Provided text:
Abstract
Abstract
Scanning Electron Microscopy (SEM) leverages electron wavelengths for nanoscale imaging. Achieving optimal imaging requires precise adjustment of parameters like focus, stigmator, and aperture alignment, and therefore a process traditionally relies on skilled personnel and time-consuming adjustments. Existing auto-focus (AF) and auto-stigmation (AS) methods face challenges due to the interdependent nature of these parameters and sample diversity. This paper introduces a novel beam kernel estimation method, designed to independently optimize SEM parameters, irrespective of sample variations. Our approach disentangles the mutual influences among parameters, enabling concurrent optimization of focus, stigmator x, y, and aperture-align x, y. This method demonstrates robust performance, yielding average errors of 1.00µm for focus, 0.30% for stigmators, and 2.28% for aperture alignment, significantly outperforming the sharpness-based approach with its average errors of 6.42µm for focus and 2.32% for stigmators, and lacking in aperture-align capabilities. The key innovation of our approach lies in its ability to address the complex interplay of SEM parameters through a blind deconvolution model, facilitating rapid and automated optimization. This advancement not only enhances the precision and efficiency of SEM operations but also broadens its applicability across various scientific and industrial fields.

Required tasks:
a: Write out the SEM abstract in full, word for word.
b: Reproduce the records from the line containing "Based on the" down to the end of the records, substituting "lens" for "camera" and changing nothing else.

Exercise input:
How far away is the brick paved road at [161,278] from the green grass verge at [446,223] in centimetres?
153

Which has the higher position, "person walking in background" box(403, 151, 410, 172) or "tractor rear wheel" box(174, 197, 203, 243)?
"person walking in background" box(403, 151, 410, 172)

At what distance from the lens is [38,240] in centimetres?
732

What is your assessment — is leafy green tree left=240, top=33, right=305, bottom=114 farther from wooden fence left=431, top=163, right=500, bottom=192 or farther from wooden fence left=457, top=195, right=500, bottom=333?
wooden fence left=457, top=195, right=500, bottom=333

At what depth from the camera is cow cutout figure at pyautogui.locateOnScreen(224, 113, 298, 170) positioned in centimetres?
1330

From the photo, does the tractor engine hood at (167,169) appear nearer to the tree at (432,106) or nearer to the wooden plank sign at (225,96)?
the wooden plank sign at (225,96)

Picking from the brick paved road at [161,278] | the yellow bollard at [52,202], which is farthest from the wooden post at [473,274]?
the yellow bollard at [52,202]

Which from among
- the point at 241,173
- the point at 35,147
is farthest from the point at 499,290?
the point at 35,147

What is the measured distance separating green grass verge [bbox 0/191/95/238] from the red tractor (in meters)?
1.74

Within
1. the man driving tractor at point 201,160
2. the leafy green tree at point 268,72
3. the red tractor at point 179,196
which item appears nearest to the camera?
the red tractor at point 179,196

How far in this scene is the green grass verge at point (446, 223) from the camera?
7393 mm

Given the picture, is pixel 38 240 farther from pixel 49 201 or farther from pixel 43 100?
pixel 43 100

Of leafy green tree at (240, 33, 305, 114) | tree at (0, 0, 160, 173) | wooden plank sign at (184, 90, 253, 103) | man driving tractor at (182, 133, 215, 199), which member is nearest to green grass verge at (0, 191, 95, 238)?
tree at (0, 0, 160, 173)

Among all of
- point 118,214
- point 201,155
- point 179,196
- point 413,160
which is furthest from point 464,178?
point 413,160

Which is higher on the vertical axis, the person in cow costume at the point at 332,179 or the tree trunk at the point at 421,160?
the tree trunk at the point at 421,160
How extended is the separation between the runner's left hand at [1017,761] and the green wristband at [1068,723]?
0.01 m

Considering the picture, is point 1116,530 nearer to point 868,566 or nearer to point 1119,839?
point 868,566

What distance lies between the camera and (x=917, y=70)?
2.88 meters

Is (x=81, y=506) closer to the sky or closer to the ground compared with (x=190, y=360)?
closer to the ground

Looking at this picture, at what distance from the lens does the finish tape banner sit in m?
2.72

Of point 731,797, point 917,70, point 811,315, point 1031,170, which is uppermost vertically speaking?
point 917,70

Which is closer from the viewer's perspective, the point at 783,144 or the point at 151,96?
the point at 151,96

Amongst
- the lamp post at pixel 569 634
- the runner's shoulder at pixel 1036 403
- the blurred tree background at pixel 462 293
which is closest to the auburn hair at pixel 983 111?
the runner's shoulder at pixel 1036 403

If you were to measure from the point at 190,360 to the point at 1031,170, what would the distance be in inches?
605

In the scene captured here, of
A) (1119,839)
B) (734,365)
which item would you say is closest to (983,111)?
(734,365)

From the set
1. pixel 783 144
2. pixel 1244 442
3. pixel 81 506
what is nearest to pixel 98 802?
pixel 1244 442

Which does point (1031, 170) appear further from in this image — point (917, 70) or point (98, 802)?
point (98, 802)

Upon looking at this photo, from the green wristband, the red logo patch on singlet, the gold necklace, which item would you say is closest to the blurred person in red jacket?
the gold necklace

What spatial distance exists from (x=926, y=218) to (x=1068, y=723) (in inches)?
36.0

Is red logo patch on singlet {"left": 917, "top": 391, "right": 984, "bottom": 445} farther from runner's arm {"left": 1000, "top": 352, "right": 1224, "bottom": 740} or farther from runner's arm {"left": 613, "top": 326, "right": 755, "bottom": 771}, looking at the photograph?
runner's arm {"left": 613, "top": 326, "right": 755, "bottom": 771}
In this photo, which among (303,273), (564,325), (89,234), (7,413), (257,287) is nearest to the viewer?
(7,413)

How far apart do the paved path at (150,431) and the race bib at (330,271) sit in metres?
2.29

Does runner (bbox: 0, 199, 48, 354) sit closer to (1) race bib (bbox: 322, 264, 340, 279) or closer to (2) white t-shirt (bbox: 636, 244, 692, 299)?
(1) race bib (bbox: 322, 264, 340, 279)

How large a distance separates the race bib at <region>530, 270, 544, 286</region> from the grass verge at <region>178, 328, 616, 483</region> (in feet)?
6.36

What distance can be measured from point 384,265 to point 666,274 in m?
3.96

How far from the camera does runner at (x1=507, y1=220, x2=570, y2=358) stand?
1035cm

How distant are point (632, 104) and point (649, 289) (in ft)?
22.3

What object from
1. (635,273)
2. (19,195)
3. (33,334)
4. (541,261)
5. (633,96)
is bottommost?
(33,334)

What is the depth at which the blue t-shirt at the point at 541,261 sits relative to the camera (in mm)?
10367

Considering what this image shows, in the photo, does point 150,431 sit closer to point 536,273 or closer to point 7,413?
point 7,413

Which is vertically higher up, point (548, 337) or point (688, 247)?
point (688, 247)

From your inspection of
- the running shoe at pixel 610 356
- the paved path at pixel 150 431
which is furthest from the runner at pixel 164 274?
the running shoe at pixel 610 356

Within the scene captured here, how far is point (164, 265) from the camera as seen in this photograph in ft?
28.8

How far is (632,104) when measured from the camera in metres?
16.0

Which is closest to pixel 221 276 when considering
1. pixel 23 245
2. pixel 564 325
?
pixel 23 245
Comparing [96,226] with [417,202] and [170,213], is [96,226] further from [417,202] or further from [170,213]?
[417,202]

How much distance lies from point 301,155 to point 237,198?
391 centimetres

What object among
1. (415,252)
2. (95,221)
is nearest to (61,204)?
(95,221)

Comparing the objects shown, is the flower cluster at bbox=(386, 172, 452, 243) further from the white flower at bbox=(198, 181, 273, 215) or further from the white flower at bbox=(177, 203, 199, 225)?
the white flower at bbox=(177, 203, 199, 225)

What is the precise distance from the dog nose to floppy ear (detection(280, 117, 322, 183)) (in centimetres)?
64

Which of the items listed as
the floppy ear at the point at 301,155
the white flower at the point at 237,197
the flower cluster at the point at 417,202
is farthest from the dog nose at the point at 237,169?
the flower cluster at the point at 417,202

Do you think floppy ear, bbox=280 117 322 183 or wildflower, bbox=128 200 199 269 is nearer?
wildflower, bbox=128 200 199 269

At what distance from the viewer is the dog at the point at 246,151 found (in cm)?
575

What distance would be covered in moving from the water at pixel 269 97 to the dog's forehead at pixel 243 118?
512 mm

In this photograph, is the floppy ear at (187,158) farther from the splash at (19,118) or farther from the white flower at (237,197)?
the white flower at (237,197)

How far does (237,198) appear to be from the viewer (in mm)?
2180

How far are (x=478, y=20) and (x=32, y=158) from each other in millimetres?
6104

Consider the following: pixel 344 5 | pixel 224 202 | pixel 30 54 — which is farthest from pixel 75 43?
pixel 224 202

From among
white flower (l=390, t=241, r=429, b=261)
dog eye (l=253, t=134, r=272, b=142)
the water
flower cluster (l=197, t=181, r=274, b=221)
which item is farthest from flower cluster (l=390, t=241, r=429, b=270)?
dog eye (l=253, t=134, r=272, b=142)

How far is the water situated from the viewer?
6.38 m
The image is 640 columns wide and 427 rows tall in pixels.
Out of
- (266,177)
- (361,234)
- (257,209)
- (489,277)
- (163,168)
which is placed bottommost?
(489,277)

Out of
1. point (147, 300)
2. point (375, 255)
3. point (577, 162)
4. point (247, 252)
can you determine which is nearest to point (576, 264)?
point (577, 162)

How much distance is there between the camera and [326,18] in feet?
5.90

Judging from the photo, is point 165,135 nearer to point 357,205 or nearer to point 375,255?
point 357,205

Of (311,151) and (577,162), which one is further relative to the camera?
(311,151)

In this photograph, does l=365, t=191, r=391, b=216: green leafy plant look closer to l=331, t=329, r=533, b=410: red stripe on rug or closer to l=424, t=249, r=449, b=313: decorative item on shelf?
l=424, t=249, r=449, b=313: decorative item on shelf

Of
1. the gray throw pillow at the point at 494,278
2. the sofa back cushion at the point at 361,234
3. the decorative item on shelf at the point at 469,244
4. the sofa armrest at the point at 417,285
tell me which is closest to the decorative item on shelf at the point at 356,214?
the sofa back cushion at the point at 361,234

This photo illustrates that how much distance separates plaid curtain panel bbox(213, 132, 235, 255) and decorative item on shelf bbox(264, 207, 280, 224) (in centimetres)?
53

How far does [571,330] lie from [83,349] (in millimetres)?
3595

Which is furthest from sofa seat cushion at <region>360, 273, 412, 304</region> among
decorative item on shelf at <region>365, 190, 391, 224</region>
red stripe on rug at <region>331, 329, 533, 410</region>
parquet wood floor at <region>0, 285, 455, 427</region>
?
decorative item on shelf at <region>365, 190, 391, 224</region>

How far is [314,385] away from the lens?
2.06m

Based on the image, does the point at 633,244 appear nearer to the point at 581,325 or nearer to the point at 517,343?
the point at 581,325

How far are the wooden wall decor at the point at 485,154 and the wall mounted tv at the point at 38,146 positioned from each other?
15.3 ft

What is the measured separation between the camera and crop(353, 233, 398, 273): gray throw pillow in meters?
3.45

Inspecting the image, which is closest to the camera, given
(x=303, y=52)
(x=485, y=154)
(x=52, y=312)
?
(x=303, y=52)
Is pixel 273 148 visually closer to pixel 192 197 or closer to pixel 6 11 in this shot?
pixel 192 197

Outputs in order:
a:
Abstract
Abstract
Scanning Electron Microscopy (SEM) leverages electron wavelengths for nanoscale imaging. Achieving optimal imaging requires precise adjustment of parameters like focus, stigmator, and aperture alignment, and therefore a process traditionally relies on skilled personnel and time-consuming adjustments. Existing auto-focus (AF) and auto-stigmation (AS) methods face challenges due to the interdependent nature of these parameters and sample diversity. This paper introduces a novel beam kernel estimation method, designed to independently optimize SEM parameters, irrespective of sample variations. Our approach disentangles the mutual influences among parameters, enabling concurrent optimization of focus, stigmator x, y, and aperture-align x, y. This method demonstrates robust performance, yielding average errors of 1.00µm for focus, 0.30% for stigmators, and 2.28% for aperture alignment, significantly outperforming the sharpness-based approach with its average errors of 6.42µm for focus and 2.32% for stigmators, and lacking in aperture-align capabilities. The key innovation of our approach lies in its ability to address the complex interplay of SEM parameters through a blind deconvolution model, facilitating rapid and automated optimization. This advancement not only enhances the precision and efficiency of SEM operations but also broadens its applicability across various scientific and industrial fields.

b:
Based on the image, does the point at 633,244 appear nearer to the point at 581,325 or nearer to the point at 517,343?
the point at 581,325

How far are the wooden wall decor at the point at 485,154 and the wall mounted tv at the point at 38,146 positioned from each other?
15.3 ft

What is the measured separation between the lens and crop(353, 233, 398, 273): gray throw pillow in meters?
3.45

Inspecting the image, which is closest to the lens, given
(x=303, y=52)
(x=485, y=154)
(x=52, y=312)
?
(x=303, y=52)
Is pixel 273 148 visually closer to pixel 192 197 or closer to pixel 6 11 in this shot?
pixel 192 197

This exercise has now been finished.